Spiritualitas Stadion
Selain berbuah perjumpaan, sepak bola berdaya pikat untuk mengumpulkan lebih banyak orang terutama kaum muda. Kelas ekonomi mana pun bisa gandrung dengan dunia sepak bola ini. Bahkan lazim disebut olah raga yang populer di kalangan rakyat jelata. Forum ini amat strategis untuk menyemai benih kebajikan demi keharmonisan hidup bersama.
Kadang ada waktu hening sebelum pertandingan untuk mengenangkan wafatnya seseorang. Tak jarang diadakan pertandingan untuk mengumpulkan dana kemanusiaan atau mempromosikan nilai-nilai persaudaraan antarbangsa. Ajang sepak bola ini pun memuncak dalam Piala Dunia.
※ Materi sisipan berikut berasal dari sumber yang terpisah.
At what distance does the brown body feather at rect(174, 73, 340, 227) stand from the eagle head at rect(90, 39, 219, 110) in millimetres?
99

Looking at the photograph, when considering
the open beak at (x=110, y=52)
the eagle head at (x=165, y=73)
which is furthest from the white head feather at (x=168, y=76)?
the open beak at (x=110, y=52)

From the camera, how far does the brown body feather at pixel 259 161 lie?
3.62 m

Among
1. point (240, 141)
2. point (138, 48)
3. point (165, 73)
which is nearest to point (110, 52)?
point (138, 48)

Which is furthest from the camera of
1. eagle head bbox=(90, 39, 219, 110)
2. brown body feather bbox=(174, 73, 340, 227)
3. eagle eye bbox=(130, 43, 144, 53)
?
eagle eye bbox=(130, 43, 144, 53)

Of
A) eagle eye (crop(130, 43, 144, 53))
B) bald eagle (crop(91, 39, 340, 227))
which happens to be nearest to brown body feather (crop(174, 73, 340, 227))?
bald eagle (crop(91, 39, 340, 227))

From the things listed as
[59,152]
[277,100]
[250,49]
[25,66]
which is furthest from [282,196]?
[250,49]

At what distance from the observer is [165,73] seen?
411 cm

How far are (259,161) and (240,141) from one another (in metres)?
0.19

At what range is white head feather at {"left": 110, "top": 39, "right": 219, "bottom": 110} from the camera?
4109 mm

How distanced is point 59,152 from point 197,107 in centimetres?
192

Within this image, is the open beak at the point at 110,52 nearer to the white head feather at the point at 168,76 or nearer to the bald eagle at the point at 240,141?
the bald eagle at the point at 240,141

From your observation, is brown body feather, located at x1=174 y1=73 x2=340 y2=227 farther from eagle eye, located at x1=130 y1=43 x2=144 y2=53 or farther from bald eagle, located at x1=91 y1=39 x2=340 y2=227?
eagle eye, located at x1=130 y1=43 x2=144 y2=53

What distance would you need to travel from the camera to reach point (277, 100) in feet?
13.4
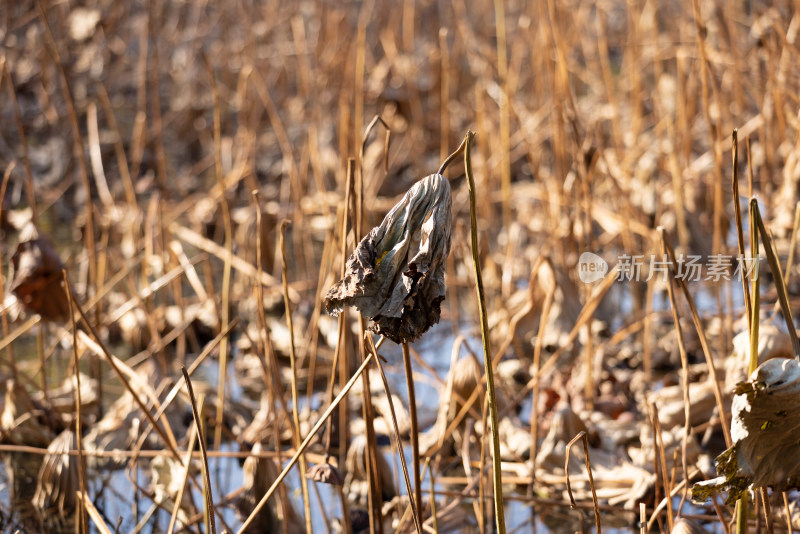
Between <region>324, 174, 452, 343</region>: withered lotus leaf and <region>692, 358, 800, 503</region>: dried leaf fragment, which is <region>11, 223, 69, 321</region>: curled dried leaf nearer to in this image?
<region>324, 174, 452, 343</region>: withered lotus leaf

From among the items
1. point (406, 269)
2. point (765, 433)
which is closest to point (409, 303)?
point (406, 269)

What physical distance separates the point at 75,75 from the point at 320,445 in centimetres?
261

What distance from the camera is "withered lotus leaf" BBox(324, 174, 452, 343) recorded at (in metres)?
0.65

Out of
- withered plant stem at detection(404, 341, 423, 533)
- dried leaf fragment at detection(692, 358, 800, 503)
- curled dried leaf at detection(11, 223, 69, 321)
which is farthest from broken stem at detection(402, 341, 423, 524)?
curled dried leaf at detection(11, 223, 69, 321)

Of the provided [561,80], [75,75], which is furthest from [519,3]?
[561,80]

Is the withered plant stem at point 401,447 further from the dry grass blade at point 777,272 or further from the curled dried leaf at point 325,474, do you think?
the dry grass blade at point 777,272

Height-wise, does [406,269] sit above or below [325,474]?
above

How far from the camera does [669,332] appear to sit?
1.85 metres

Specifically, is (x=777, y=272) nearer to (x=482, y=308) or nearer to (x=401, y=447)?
(x=482, y=308)

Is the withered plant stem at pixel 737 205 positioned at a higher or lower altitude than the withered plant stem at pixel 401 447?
higher

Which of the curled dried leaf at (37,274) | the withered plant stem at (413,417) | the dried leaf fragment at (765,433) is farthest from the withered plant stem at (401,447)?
the curled dried leaf at (37,274)

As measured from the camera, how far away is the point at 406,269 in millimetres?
658

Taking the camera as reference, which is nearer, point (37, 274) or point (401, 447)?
point (401, 447)

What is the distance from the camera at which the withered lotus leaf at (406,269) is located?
25.7 inches
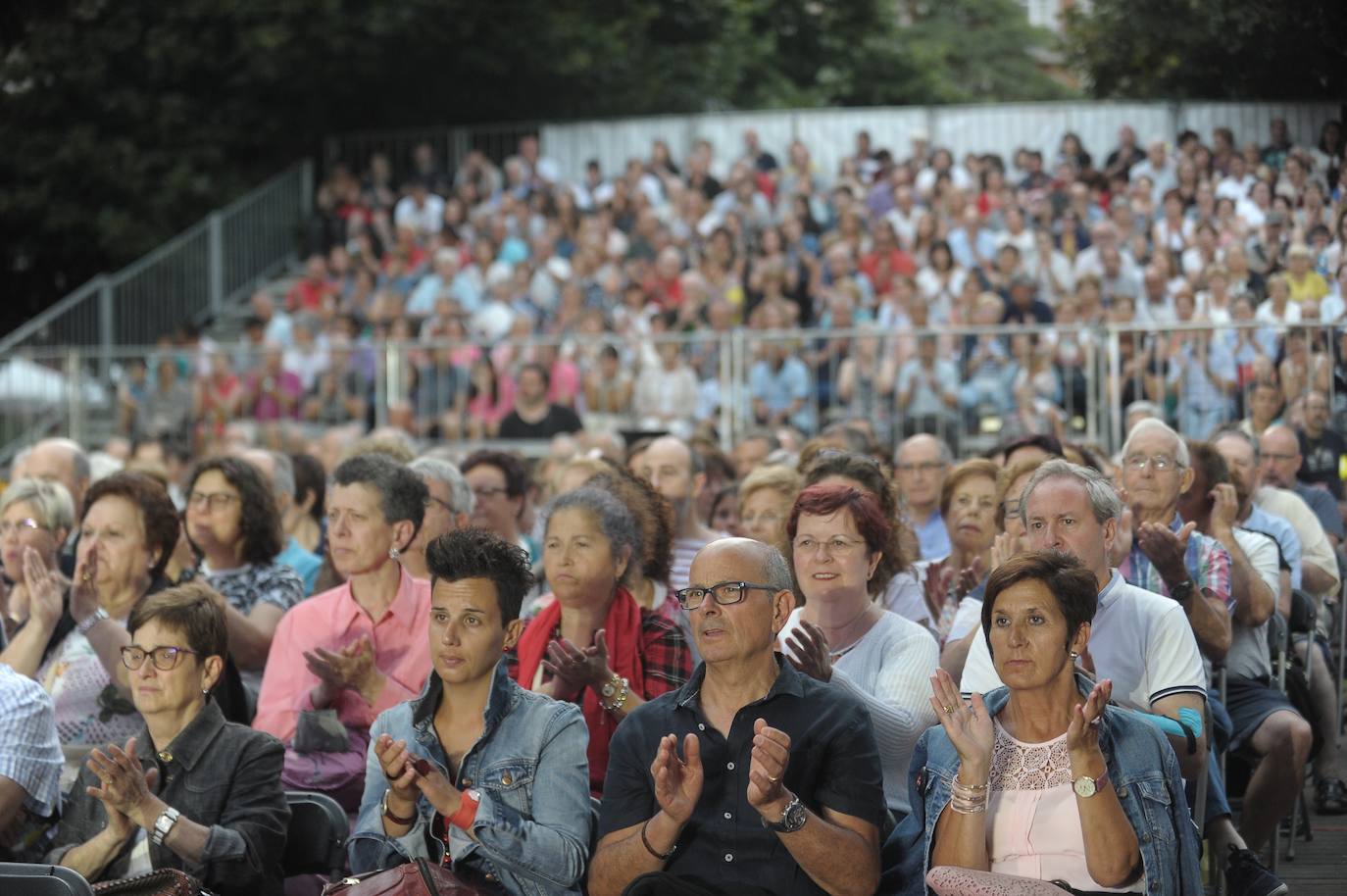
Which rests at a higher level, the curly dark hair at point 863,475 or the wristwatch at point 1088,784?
the curly dark hair at point 863,475

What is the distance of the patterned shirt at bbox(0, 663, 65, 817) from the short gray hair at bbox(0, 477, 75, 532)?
5.20ft

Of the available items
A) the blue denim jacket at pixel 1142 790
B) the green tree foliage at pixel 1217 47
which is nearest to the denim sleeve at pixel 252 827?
the blue denim jacket at pixel 1142 790

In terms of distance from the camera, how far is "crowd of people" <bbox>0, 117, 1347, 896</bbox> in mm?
4094

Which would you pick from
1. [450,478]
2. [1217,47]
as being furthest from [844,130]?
[450,478]

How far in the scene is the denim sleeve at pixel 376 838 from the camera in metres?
4.27

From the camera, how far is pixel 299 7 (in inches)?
768

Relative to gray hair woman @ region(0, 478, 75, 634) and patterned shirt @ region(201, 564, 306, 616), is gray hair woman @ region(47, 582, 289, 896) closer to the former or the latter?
patterned shirt @ region(201, 564, 306, 616)

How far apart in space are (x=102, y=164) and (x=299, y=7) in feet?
9.14

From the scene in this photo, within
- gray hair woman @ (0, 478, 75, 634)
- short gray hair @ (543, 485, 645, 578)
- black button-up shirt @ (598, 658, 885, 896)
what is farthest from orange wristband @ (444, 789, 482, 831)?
gray hair woman @ (0, 478, 75, 634)

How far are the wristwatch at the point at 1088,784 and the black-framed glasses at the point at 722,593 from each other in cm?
84

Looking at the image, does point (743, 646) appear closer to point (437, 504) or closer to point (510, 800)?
point (510, 800)

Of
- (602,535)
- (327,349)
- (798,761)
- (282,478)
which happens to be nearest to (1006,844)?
(798,761)

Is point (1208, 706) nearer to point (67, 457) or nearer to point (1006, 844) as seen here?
point (1006, 844)

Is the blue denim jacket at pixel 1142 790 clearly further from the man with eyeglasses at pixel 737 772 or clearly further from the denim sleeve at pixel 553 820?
the denim sleeve at pixel 553 820
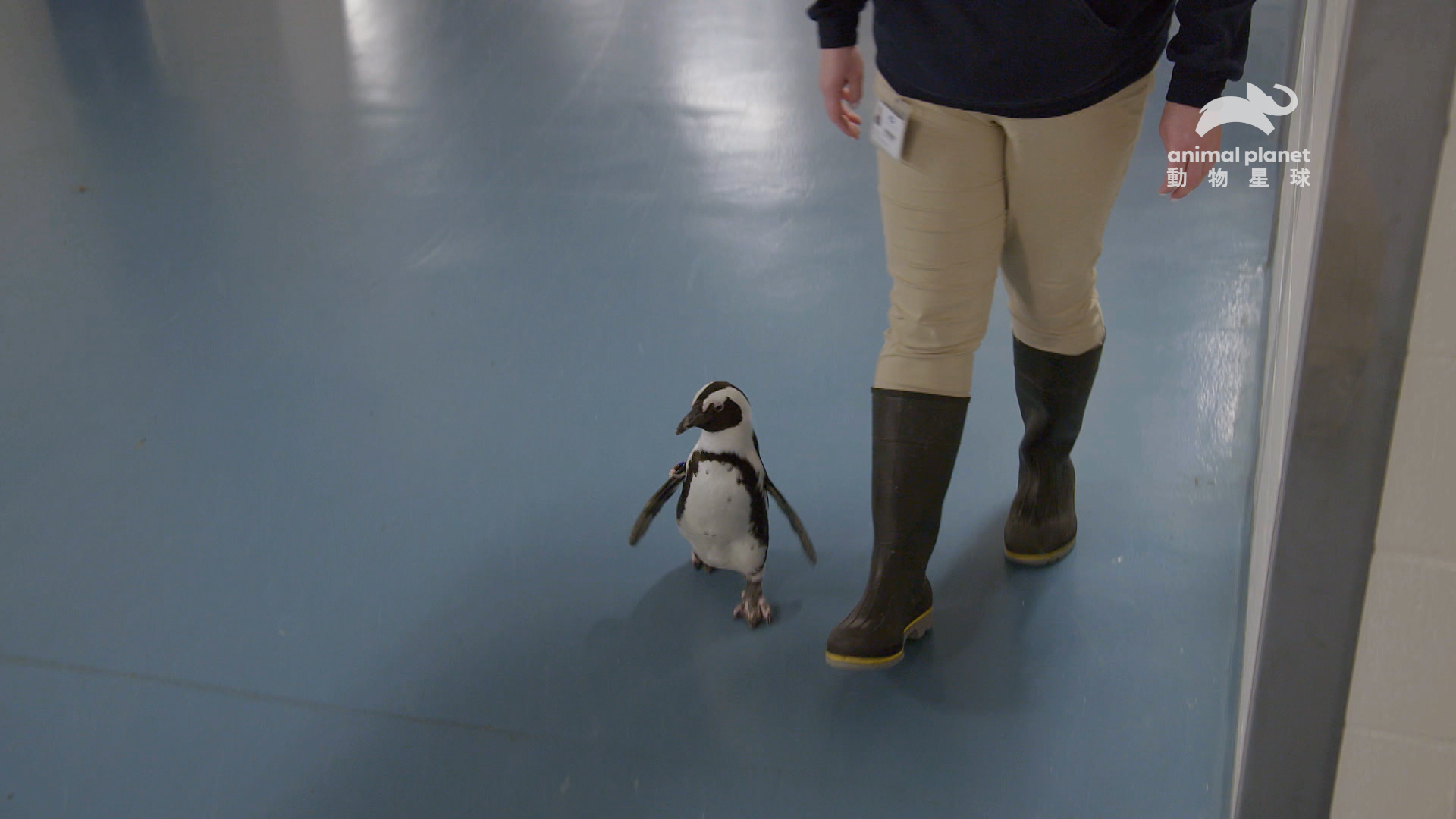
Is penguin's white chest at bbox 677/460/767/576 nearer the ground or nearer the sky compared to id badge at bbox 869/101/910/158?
nearer the ground

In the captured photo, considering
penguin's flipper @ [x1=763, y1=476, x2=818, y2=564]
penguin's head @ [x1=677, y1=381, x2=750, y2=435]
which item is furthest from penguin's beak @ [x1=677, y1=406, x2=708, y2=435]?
penguin's flipper @ [x1=763, y1=476, x2=818, y2=564]

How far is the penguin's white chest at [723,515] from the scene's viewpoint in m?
1.54

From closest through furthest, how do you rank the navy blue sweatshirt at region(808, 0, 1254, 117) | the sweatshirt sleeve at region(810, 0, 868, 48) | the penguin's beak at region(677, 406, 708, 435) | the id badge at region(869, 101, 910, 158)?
1. the navy blue sweatshirt at region(808, 0, 1254, 117)
2. the id badge at region(869, 101, 910, 158)
3. the sweatshirt sleeve at region(810, 0, 868, 48)
4. the penguin's beak at region(677, 406, 708, 435)

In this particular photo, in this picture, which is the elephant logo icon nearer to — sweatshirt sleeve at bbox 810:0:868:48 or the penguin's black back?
sweatshirt sleeve at bbox 810:0:868:48

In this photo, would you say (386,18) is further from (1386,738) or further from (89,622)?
(1386,738)

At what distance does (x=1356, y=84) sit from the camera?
740 mm

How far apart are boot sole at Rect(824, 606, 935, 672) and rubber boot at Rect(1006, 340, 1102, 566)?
0.70ft

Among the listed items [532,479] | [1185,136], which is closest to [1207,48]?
[1185,136]

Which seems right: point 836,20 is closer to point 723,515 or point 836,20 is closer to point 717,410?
point 717,410

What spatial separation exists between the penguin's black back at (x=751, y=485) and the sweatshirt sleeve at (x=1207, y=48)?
70cm

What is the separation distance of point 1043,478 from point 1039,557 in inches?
4.6

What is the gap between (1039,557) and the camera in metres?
1.66

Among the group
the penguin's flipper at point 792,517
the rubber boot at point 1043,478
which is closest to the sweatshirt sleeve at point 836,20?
the rubber boot at point 1043,478

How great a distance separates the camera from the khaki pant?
124 cm
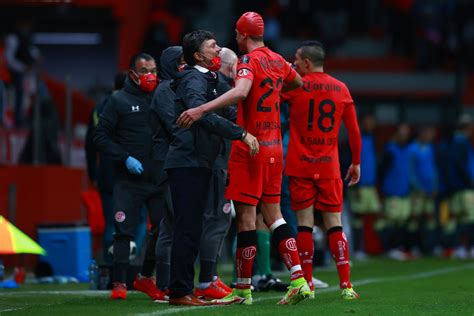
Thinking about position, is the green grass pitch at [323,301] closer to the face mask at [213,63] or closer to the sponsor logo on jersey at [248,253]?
the sponsor logo on jersey at [248,253]

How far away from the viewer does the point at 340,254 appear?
10859 millimetres

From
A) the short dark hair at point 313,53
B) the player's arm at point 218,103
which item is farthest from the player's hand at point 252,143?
the short dark hair at point 313,53

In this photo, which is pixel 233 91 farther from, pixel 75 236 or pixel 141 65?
pixel 75 236

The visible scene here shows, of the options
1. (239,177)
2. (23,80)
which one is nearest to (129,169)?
(239,177)

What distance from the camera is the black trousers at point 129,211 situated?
11.1m

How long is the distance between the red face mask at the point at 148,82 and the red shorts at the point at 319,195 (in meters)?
1.49

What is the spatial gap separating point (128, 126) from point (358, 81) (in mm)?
16848

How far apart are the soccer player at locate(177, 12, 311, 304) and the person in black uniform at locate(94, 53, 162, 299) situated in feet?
4.41

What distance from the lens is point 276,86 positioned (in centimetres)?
1012

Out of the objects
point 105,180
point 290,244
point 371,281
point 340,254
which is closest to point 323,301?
point 340,254

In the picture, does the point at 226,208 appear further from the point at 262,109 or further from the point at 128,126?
the point at 262,109

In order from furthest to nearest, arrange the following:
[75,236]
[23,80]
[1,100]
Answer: [23,80]
[1,100]
[75,236]

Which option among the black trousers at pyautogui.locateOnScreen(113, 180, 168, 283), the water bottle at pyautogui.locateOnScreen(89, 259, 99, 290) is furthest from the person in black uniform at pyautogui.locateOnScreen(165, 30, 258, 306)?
the water bottle at pyautogui.locateOnScreen(89, 259, 99, 290)

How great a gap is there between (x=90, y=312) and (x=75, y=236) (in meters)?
5.63
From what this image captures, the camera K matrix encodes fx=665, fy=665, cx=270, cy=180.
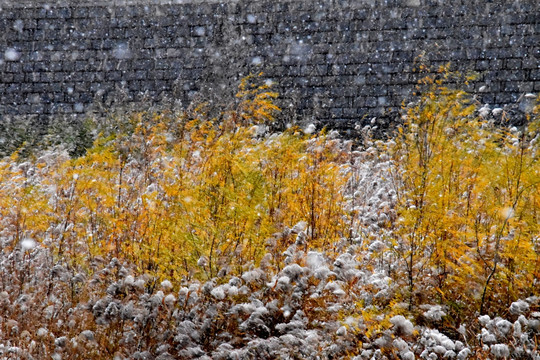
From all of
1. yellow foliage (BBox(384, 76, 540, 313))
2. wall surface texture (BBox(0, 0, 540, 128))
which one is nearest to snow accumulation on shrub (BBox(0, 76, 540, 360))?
yellow foliage (BBox(384, 76, 540, 313))

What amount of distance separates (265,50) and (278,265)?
815cm

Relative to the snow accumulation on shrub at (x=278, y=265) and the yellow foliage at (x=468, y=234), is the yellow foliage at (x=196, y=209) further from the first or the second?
the yellow foliage at (x=468, y=234)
Maka diseminasi nilai-nilai luhur peradaban manusia menemukan wahana untuk dikembangbiakkan.
Di dalam stadion yang menjadi tontonan jutaan orang di seluruh dunia, sederet nilai peradaban itu tercermin. Latar belakang yang berbeda bertemu untuk mendulang spiritualitas dalam permainan yang mereka lakukan, pun yang dilihat orang. Inilah miniatur perjuangan membangun komunitas umat manusia. Suatu pertandingan seumpama kuliah atau bahkan khotbah yang mengarahkan jutaan mata dan telinga untuk ikut mengalami. Tentu saja buah pengalaman itu hanya bisa tumbuh dan berkembang jika dipupuk dan direfleksikan.
Tak heran, spiritualitas dalam stadion itu dilirik Gereja untuk menyerukan moralitas kristiani. Itulah lahan pastoral yang patut dipeluk. Mengupas buah rohani persepakbolaan tak ubahnya berkatekese tentang nilai kehidupan yang dijunjung Gereja. Apalagi, banyak orang muda dan rakyat jelata punya keterlibatan aktif. Gereja tak harus menyukai Piala Dunia, melainkan melihatnya sebagai kebun anggur yang patut digarap. Tentu tak hanya di mana momen itu berlangsung, tapi dalam Gereja partikular di mana momen perjumpaan keanekaragaman hidup bergulir. Dalam kancah ini, sentuhan Gereja akan menyapa generasi masa depan dan orang kecil yang menjadi konsen untuk dilayani.